● Written request: Find the line that contains "Given the options"; then retype it and each line after it, exactly, through the final line of the data below.

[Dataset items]
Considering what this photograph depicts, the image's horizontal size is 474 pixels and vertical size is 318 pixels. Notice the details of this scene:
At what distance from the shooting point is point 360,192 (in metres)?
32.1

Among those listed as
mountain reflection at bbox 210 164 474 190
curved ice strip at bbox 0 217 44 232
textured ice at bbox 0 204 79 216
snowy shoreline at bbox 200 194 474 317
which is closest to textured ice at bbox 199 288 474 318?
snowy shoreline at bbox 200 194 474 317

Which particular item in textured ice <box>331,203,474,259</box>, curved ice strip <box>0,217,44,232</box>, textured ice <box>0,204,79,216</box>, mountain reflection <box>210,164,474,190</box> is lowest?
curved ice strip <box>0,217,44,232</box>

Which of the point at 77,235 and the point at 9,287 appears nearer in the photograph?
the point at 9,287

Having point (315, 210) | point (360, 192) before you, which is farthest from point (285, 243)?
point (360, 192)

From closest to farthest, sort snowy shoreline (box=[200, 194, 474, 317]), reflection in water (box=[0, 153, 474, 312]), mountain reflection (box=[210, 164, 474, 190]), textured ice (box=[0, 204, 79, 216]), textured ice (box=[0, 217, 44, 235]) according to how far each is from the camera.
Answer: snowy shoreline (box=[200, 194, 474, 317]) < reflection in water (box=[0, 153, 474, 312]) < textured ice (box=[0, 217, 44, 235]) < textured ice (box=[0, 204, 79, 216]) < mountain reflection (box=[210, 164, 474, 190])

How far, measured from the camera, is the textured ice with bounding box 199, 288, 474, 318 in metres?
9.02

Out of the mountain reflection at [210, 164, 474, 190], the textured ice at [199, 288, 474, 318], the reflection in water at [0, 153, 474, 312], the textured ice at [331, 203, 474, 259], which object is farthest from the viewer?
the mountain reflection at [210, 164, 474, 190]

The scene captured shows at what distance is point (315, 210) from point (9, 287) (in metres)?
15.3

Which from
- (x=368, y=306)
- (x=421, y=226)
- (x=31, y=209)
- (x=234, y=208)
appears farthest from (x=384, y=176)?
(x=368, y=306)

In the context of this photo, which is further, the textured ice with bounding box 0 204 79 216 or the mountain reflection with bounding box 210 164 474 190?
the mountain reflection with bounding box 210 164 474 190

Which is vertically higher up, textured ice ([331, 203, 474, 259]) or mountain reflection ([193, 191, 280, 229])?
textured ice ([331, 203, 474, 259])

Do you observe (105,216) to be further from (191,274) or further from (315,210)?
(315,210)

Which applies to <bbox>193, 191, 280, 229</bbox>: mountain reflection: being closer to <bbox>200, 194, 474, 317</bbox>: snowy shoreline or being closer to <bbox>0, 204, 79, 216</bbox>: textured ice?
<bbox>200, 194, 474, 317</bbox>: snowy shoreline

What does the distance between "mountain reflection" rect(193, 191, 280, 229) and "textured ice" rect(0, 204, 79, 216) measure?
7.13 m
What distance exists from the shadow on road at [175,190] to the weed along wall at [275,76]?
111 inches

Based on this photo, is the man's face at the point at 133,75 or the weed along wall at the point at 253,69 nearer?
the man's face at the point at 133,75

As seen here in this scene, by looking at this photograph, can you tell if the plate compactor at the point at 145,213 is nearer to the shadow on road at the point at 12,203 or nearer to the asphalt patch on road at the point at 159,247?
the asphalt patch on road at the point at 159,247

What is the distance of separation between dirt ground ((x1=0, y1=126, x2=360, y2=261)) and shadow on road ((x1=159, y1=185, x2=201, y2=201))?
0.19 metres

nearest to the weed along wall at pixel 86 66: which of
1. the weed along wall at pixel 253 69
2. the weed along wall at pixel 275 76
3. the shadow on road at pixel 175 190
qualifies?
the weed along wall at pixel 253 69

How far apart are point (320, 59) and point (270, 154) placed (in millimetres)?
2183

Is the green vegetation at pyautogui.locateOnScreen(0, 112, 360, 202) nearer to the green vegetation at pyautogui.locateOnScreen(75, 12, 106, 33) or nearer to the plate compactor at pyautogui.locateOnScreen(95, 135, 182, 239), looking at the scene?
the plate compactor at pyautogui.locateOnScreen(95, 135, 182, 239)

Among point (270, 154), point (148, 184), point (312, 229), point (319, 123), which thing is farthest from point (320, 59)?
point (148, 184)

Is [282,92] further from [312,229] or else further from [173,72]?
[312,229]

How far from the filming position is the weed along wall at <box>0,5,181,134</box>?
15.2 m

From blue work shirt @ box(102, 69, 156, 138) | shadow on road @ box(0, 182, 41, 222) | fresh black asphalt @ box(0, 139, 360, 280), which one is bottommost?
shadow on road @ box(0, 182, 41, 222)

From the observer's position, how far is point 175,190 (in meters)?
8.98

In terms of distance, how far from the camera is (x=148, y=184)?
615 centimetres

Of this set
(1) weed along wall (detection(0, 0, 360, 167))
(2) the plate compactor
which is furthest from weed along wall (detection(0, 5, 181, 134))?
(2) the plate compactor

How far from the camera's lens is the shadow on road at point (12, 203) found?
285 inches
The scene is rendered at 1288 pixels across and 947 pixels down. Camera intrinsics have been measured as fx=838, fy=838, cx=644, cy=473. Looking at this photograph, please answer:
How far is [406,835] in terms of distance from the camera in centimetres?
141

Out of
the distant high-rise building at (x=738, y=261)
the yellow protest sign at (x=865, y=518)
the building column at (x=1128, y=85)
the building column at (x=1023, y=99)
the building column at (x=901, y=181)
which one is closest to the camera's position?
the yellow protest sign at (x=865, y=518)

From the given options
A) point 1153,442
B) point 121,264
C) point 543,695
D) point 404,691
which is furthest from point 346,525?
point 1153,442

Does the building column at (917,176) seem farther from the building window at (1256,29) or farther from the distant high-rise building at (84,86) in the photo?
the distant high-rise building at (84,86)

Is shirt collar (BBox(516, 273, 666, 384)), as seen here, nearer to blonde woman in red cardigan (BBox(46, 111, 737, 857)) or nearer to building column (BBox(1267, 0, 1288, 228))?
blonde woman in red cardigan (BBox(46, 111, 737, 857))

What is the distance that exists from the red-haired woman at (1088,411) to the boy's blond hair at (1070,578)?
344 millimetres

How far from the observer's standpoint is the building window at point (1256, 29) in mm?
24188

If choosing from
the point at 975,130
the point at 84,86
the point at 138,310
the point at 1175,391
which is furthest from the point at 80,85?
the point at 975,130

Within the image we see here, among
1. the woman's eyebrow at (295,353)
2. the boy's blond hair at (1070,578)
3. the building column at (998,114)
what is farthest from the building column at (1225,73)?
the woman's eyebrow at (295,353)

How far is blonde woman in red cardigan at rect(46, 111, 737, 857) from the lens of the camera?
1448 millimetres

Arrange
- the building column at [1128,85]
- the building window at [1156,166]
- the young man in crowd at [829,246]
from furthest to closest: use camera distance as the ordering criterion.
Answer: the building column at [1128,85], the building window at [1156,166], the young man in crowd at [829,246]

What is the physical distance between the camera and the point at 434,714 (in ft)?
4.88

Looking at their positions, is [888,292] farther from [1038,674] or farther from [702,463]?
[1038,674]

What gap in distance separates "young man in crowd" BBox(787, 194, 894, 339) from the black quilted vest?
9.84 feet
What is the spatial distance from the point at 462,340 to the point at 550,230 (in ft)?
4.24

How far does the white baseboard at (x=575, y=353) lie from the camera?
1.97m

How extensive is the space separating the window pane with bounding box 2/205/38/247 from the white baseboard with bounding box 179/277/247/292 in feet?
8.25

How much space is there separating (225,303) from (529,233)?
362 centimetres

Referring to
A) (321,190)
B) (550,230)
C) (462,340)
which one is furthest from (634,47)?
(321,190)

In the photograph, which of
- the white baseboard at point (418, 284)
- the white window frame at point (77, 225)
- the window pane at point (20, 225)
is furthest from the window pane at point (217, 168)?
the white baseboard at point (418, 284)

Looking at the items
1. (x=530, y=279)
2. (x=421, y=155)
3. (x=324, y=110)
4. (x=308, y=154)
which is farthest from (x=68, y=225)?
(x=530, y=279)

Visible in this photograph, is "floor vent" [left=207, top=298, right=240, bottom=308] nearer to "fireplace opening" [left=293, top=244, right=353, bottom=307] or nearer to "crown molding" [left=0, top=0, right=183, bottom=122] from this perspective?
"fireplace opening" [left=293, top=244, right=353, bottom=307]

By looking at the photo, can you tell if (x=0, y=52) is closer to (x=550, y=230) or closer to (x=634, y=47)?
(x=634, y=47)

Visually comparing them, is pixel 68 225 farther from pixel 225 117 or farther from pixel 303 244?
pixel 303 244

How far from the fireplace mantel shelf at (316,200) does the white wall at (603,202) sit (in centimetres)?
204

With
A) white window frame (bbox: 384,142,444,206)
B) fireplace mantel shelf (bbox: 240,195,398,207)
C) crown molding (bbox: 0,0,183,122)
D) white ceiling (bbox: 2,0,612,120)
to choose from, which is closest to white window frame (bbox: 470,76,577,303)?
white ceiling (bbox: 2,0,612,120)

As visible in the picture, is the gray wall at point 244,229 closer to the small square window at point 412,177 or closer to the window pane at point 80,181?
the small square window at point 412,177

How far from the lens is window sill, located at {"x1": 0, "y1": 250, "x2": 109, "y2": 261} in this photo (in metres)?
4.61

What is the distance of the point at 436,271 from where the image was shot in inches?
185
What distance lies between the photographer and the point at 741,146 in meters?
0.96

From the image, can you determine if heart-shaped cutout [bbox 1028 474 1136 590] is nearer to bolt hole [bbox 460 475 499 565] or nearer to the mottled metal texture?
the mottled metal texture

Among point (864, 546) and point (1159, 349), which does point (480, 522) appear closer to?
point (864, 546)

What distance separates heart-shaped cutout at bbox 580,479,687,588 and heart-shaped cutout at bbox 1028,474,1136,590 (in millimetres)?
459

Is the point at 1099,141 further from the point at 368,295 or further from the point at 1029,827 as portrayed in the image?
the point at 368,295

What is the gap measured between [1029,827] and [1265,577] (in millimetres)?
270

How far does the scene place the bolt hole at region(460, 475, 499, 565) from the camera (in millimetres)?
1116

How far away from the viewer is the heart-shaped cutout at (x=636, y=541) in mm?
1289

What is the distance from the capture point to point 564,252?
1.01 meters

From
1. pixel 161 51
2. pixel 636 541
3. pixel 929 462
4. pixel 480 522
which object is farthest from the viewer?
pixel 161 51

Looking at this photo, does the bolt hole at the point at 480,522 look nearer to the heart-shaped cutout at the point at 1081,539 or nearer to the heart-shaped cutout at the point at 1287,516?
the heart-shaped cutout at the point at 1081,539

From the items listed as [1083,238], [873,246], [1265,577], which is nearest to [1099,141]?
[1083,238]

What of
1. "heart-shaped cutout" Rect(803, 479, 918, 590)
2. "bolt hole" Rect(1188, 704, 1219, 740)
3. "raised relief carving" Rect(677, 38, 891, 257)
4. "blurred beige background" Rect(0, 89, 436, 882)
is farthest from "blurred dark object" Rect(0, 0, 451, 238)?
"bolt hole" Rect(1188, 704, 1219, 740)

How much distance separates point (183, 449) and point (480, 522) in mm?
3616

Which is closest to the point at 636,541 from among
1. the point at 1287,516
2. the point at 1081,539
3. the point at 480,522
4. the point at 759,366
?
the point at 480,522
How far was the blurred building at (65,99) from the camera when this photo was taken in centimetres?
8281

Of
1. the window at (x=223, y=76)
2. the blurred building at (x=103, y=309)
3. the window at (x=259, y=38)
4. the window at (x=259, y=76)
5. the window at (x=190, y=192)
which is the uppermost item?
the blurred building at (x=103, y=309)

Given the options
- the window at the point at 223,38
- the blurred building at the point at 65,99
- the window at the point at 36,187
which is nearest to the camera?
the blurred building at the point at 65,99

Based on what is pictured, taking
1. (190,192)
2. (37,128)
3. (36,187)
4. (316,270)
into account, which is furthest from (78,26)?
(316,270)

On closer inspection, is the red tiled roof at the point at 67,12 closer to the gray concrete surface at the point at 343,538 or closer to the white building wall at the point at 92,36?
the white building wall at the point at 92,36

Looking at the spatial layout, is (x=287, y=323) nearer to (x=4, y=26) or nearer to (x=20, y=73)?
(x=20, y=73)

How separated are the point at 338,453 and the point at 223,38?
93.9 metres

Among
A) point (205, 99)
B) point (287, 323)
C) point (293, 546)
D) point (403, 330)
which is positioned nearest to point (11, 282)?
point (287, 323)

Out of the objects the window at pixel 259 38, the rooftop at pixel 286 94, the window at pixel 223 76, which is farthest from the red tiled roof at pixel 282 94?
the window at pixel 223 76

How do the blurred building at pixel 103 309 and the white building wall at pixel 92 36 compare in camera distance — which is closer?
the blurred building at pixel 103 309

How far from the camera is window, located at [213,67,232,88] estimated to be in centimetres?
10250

● Task result:
Given the options
- the window at the point at 223,38
- the blurred building at the point at 65,99
- the window at the point at 36,187
which is nearest to the camera?
the blurred building at the point at 65,99

Based on what is pictured, taking
1. (190,192)
2. (37,128)
3. (36,187)
4. (316,270)
into account, which is furthest from (78,26)?
(316,270)

On closer inspection, is the red tiled roof at the point at 67,12 closer to the gray concrete surface at the point at 343,538 or closer to the white building wall at the point at 92,36?
the white building wall at the point at 92,36

Looking at the spatial layout, is (x=287, y=323) nearer to (x=4, y=26) or nearer to (x=20, y=73)?
(x=20, y=73)

How separated are the point at 338,453 and the point at 223,38?
93.9 metres

Among
A) point (205, 99)
B) point (287, 323)
C) point (293, 546)
D) point (403, 330)
which is positioned nearest to point (11, 282)?
point (287, 323)

Out of the objects the window at pixel 259 38, the rooftop at pixel 286 94, the window at pixel 223 76, which is farthest from the red tiled roof at pixel 282 94?
the window at pixel 223 76

How do the blurred building at pixel 103 309 and the white building wall at pixel 92 36 compare in camera distance — which is closer?
the blurred building at pixel 103 309

How far from the camera is window, located at [213,67,232,88] estimated to be in centimetres?
10250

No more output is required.